Cheese filled meatballs are the best snack for the tail! The juicy meatballs are filled with cheese and baked crispy on the outside and sticky on the inside. Serve them with lettuce, tomato and pickles and, of course, a great selection of sauces for the most favorable reviews.
2 pounds of lean ground meat
⅔ cup of seasoned bread crumbs
2 tablespoons of grated onion *see note
1 teaspoon of prepared mustard
1 tablespoon Hellmann ketchup
3 tablespoons of Hellmann’s Royal Mayonnaise
6 sticks of cheddar cheese cut into 4 pieces each.
pickled tomatoes, lettuce to cover
Hellmann’s Hot Dipping Sauce and Hellmann’s Burger Dipping Sauce
Preheat the oven to 400°F.
Combine all the ingredients of the meatballs except the cheese. Divide into 24 equal pieces.
Wrap each meatball around a piece of cheese. Roll into a ball making sure all the cheese is completely covered with the mixture. Place them in a parchment lined mold and bake for 25 minutes.

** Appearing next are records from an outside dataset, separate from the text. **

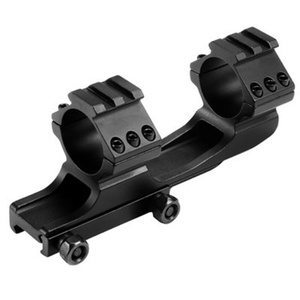 2024 bán chạy nhất tùy chỉnh một mảnh đứng săn bắn phụ kiện phạm vi gắn kết vòng - Product Image 4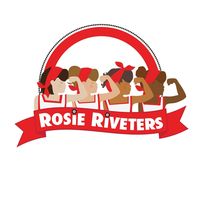 Rosie Riveters
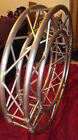 Sq-c1.5-180 Global Truss 5 Circle Ltruss 12 Square 2 180 Degree Pieces And All Hardware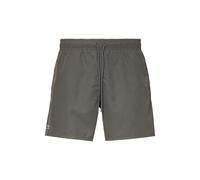 LACOSTE Pantaloncini da bagno cachi Uomo - Premium - Biancheria e abbigliamento da mare - Moda mare - Slip e boxer da mare LACOSTE M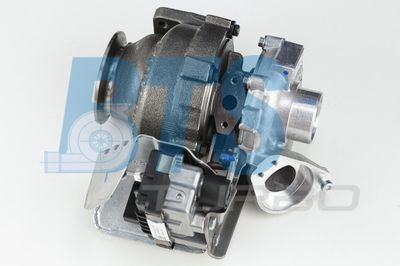 LADER AUFLADUNG BTS Turbo T914627RE 5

Leave to rest for 5 minutes before serving.
Serve with sliced pickles, lettuce and tomatoes and dipping sauces.
Grating the onion with a cheese grater adds flavor while keeping the meatballs soft so that the cheese does not escape.
Dill pickle sauce:
Combine 1/4 cup Hellmann’s Real Mayonnaise, 2 tablespoons sour cream, 1 tablespoon chopped pickles, 1/4 teaspoon each dill and garlic powder. Add the juice from the pickles to achieve the desired consistency.